Activity. Repeat the full listing word for word, leaving out the pictures.

BEGIN The data

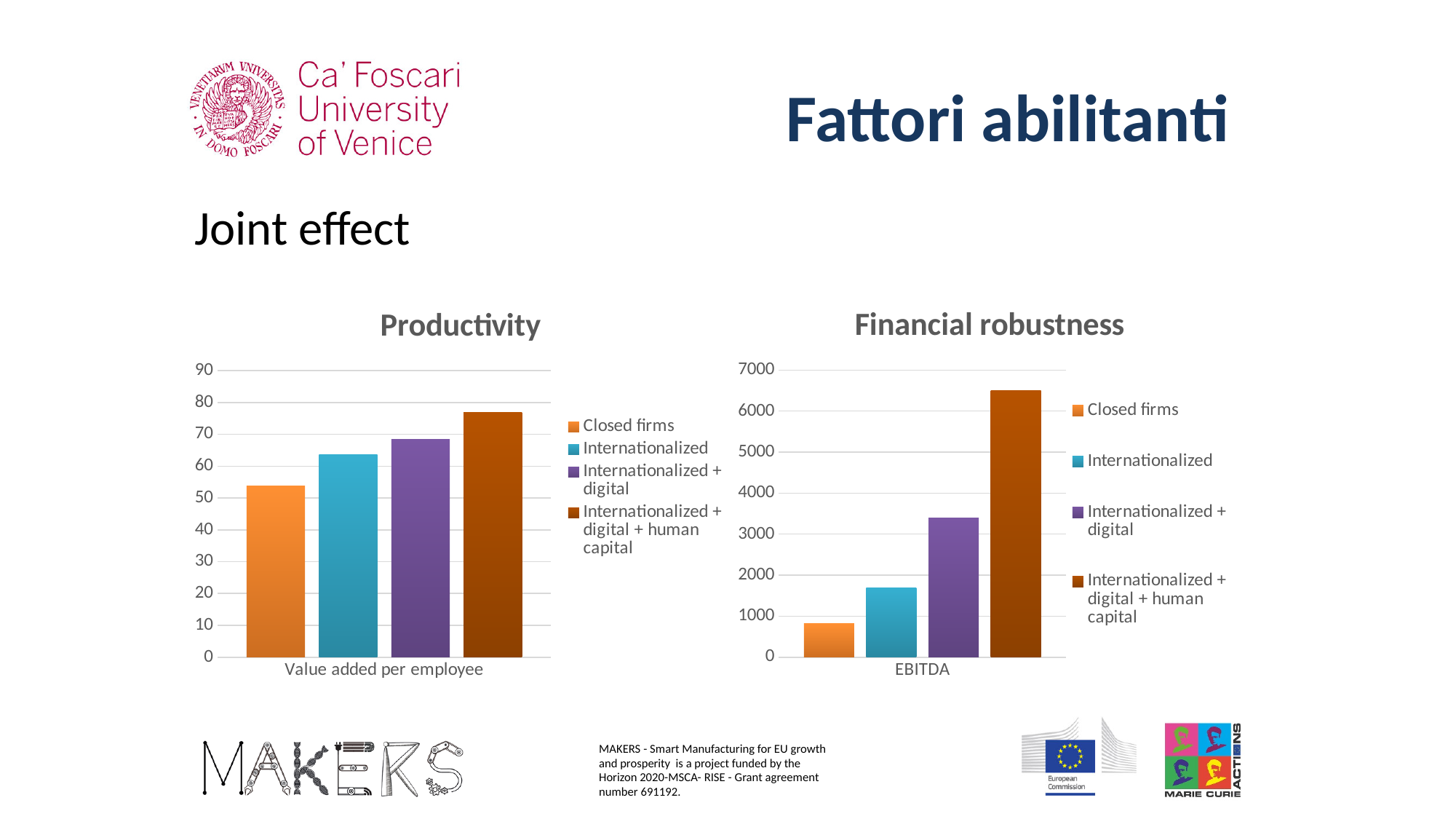
In the Productivity chart, which series has the highest value? Internationalized + digital + human capital In the Financial robustness chart, which series has the lowest EBITDA? Closed firms In the Financial robustness chart, is the value for Closed firms greater or less than 1000? less How many series does the legend of the Financial robustness chart list? 4 In the Financial robustness chart, which series has the highest EBITDA? Internationalized + digital + human capital What kind of chart is the Productivity chart? bar chart In the Productivity chart, is the value for Closed firms greater or less than 60? less In the Financial robustness chart, is the value for Internationalized + digital greater or less than 3000? greater What is the category label on the x axis of the Productivity chart? Value added per employee In the Financial robustness chart, which is larger: Internationalized or Internationalized + digital? Internationalized + digital In the Productivity chart, which series has the lowest value? Closed firms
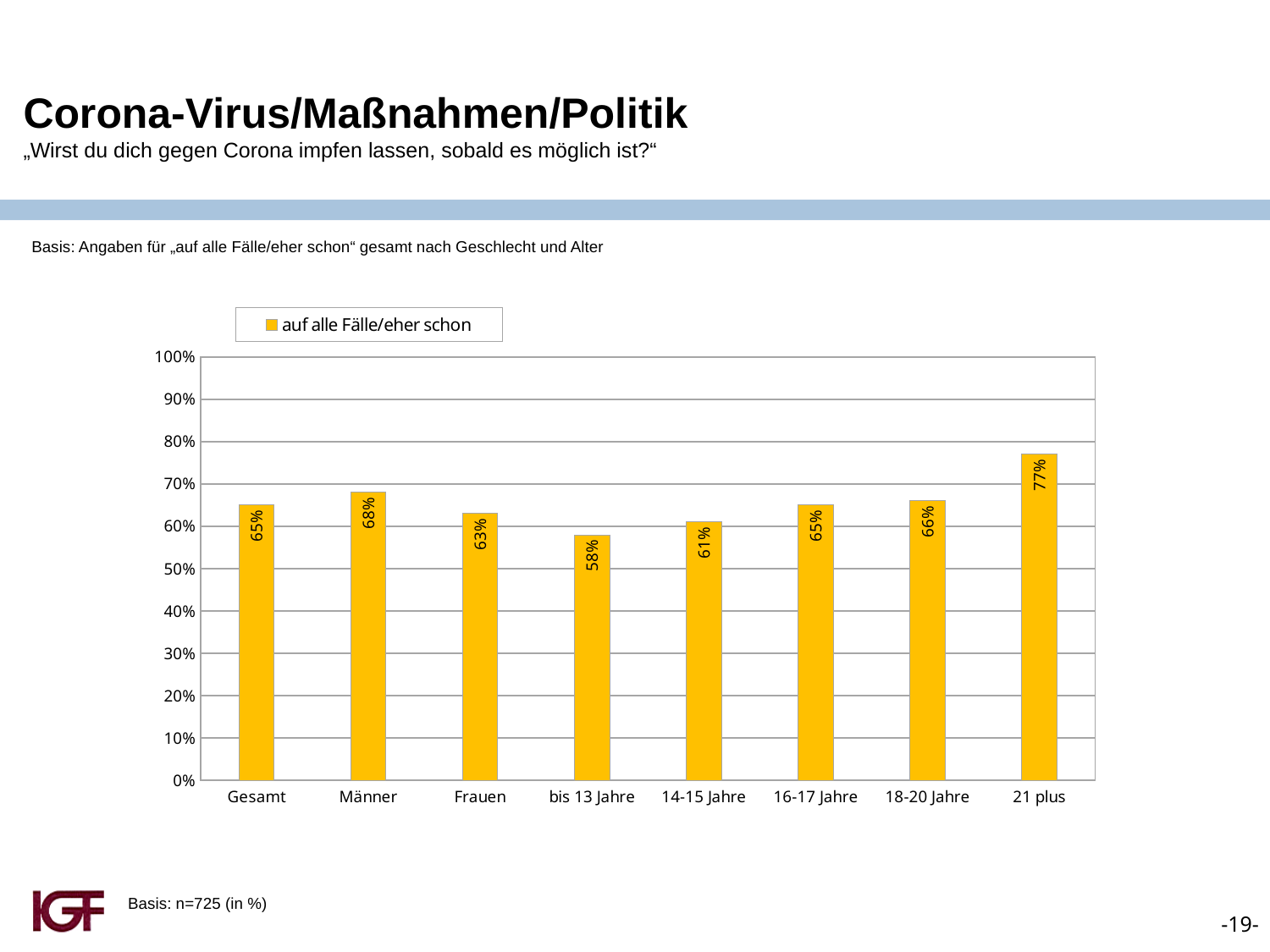
Is the value for 16-17 Jahre greater or less than 50%? greater Which is larger, the value for 18-20 Jahre or the value for 14-15 Jahre? 18-20 Jahre What is the difference between the values for Männer and Frauen? 5% Which category has the highest value? 21 plus What kind of chart is shown? bar chart Which category has the lowest value? bis 13 Jahre What series name does the legend show? auf alle Fälle/eher schon What is the value for Gesamt? 65% How many categories are shown on the x axis? 8 What is the value for 21 plus? 77% What is the value for bis 13 Jahre? 58% What is the value for Männer? 68%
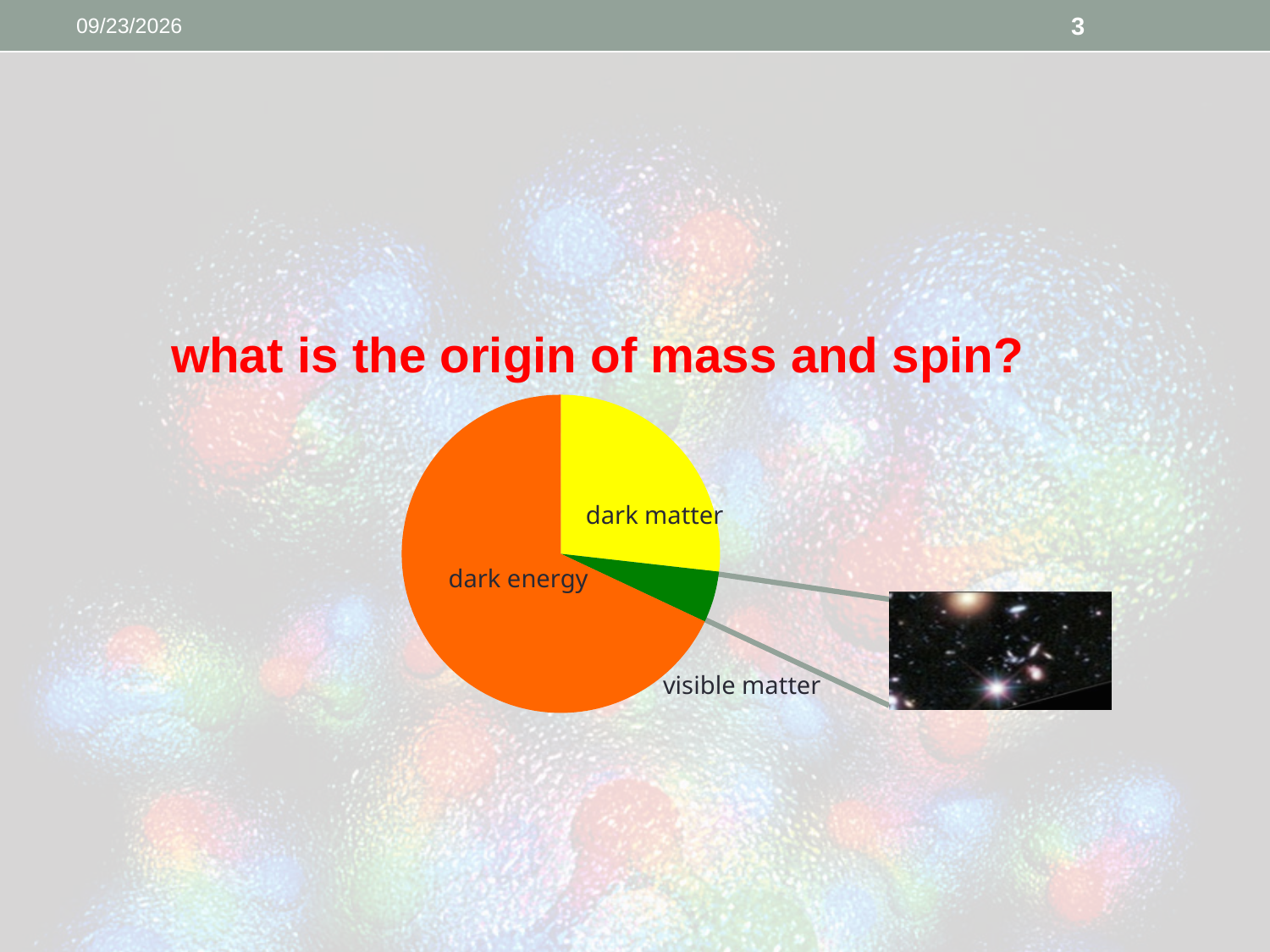
Does the dark energy slice take up more or less than half of the pie chart? more What kind of chart is shown on the slide? pie chart Which slice is larger in the pie chart, dark matter or visible matter? dark matter Which slice of the pie chart is coloured green? visible matter Which slice of the pie chart is the largest? dark energy What colour is the dark energy slice in the pie chart? orange How many slices does the pie chart have? 3 Which slice is larger in the pie chart, dark energy or dark matter? dark energy Which slice of the pie chart is the smallest? visible matter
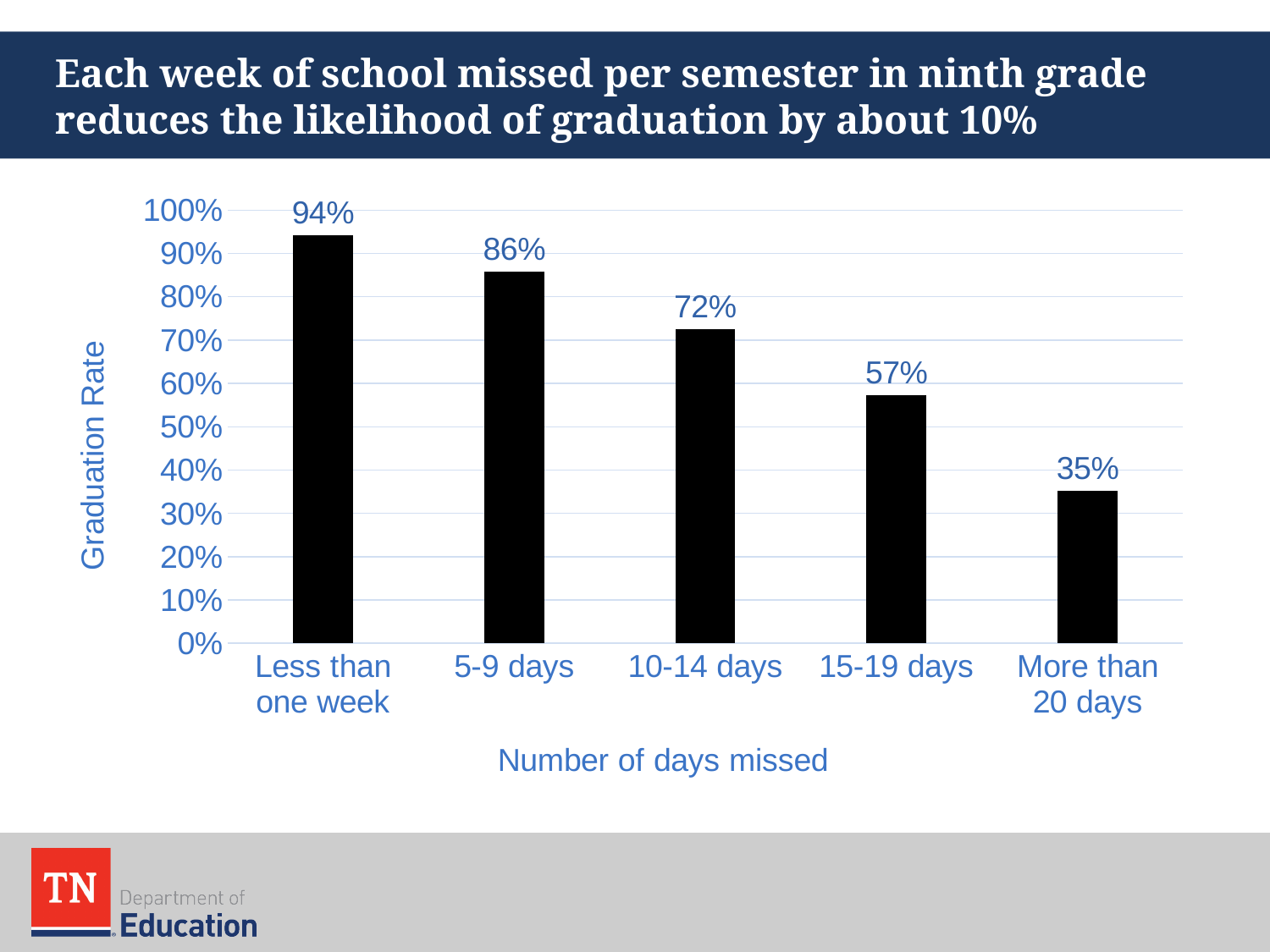
What is the graduation rate for students who missed 10-14 days? 72% What is the graduation rate for students who missed less than one week? 94% Does the graduation rate rise or fall as the number of days missed increases? Fall What is the difference in graduation rate between less than one week and more than 20 days? 59% Which has a higher graduation rate, 10-14 days or 15-19 days? 10-14 days Is the graduation rate for 15-19 days greater or less than 60%? less What kind of chart is shown on the slide? Bar chart How many categories of days missed are shown on the chart? 5 Which category has the highest graduation rate? Less than one week What is the graduation rate for students who missed more than 20 days? 35% Which category has the lowest graduation rate? More than 20 days What is the difference in graduation rate between 5-9 days and 15-19 days? 29%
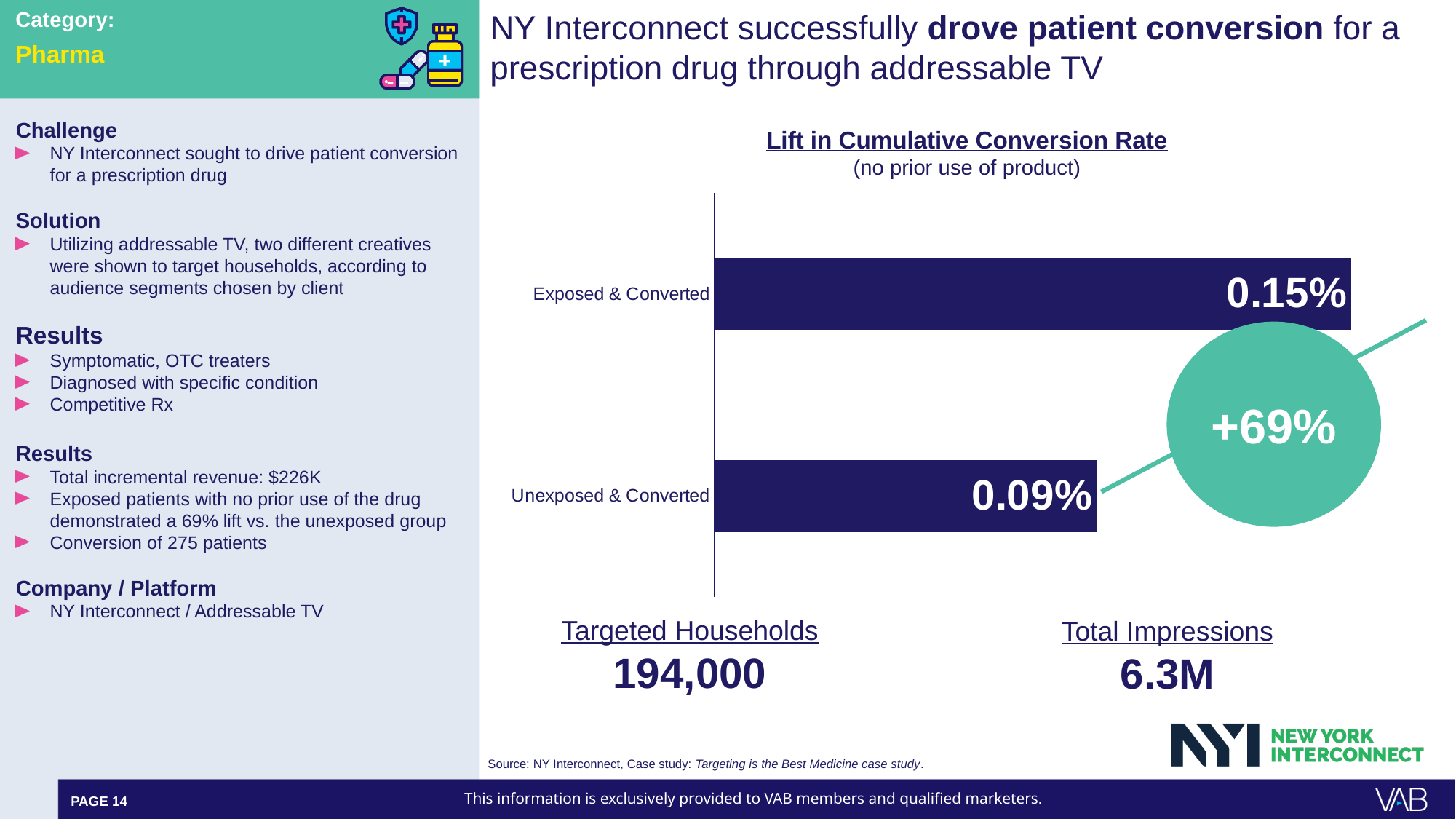
What is the difference between the Exposed & Converted and Unexposed & Converted conversion rates? 0.06% Is the value for Exposed & Converted larger or smaller than the value for Unexposed & Converted? larger What lift percentage is shown in the circle callout on the chart? +69% How many categories are shown in the chart? 2 Which category has the lower conversion rate? Unexposed & Converted What is the conversion rate for Exposed & Converted? 0.15% What is the title of the chart? Lift in Cumulative Conversion Rate Which category has the higher conversion rate? Exposed & Converted What is the conversion rate for Unexposed & Converted? 0.09% What kind of chart is shown on the slide? bar chart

END The data

Response.
In the Productivity chart, which series has the highest value? Internationalized + digital + human capital In the Financial robustness chart, which series has the lowest EBITDA? Closed firms In the Financial robustness chart, is the value for Closed firms greater or less than 1000? less How many series does the legend of the Financial robustness chart list? 4 In the Financial robustness chart, which series has the highest EBITDA? Internationalized + digital + human capital What kind of chart is the Productivity chart? bar chart In the Productivity chart, is the value for Closed firms greater or less than 60? less In the Financial robustness chart, is the value for Internationalized + digital greater or less than 3000? greater What is the category label on the x axis of the Productivity chart? Value added per employee In the Financial robustness chart, which is larger: Internationalized or Internationalized + digital? Internationalized + digital In the Productivity chart, which series has the lowest value? Closed firms
Is the value for 16-17 Jahre greater or less than 50%? greater Which is larger, the value for 18-20 Jahre or the value for 14-15 Jahre? 18-20 Jahre What is the difference between the values for Männer and Frauen? 5% Which category has the highest value? 21 plus What kind of chart is shown? bar chart Which category has the lowest value? bis 13 Jahre What series name does the legend show? auf alle Fälle/eher schon What is the value for Gesamt? 65% How many categories are shown on the x axis? 8 What is the value for 21 plus? 77% What is the value for bis 13 Jahre? 58% What is the value for Männer? 68%
Does the dark energy slice take up more or less than half of the pie chart? more What kind of chart is shown on the slide? pie chart Which slice is larger in the pie chart, dark matter or visible matter? dark matter Which slice of the pie chart is coloured green? visible matter Which slice of the pie chart is the largest? dark energy What colour is the dark energy slice in the pie chart? orange How many slices does the pie chart have? 3 Which slice is larger in the pie chart, dark energy or dark matter? dark energy Which slice of the pie chart is the smallest? visible matter
What is the graduation rate for students who missed 10-14 days? 72% What is the graduation rate for students who missed less than one week? 94% Does the graduation rate rise or fall as the number of days missed increases? Fall What is the difference in graduation rate between less than one week and more than 20 days? 59% Which has a higher graduation rate, 10-14 days or 15-19 days? 10-14 days Is the graduation rate for 15-19 days greater or less than 60%? less What kind of chart is shown on the slide? Bar chart How many categories of days missed are shown on the chart? 5 Which category has the highest graduation rate? Less than one week What is the graduation rate for students who missed more than 20 days? 35% Which category has the lowest graduation rate? More than 20 days What is the difference in graduation rate between 5-9 days and 15-19 days? 29%
What is the difference between the Exposed & Converted and Unexposed & Converted conversion rates? 0.06% Is the value for Exposed & Converted larger or smaller than the value for Unexposed & Converted? larger What lift percentage is shown in the circle callout on the chart? +69% How many categories are shown in the chart? 2 Which category has the lower conversion rate? Unexposed & Converted What is the conversion rate for Exposed & Converted? 0.15% What is the title of the chart? Lift in Cumulative Conversion Rate Which category has the higher conversion rate? Exposed & Converted What is the conversion rate for Unexposed & Converted? 0.09% What kind of chart is shown on the slide? bar chart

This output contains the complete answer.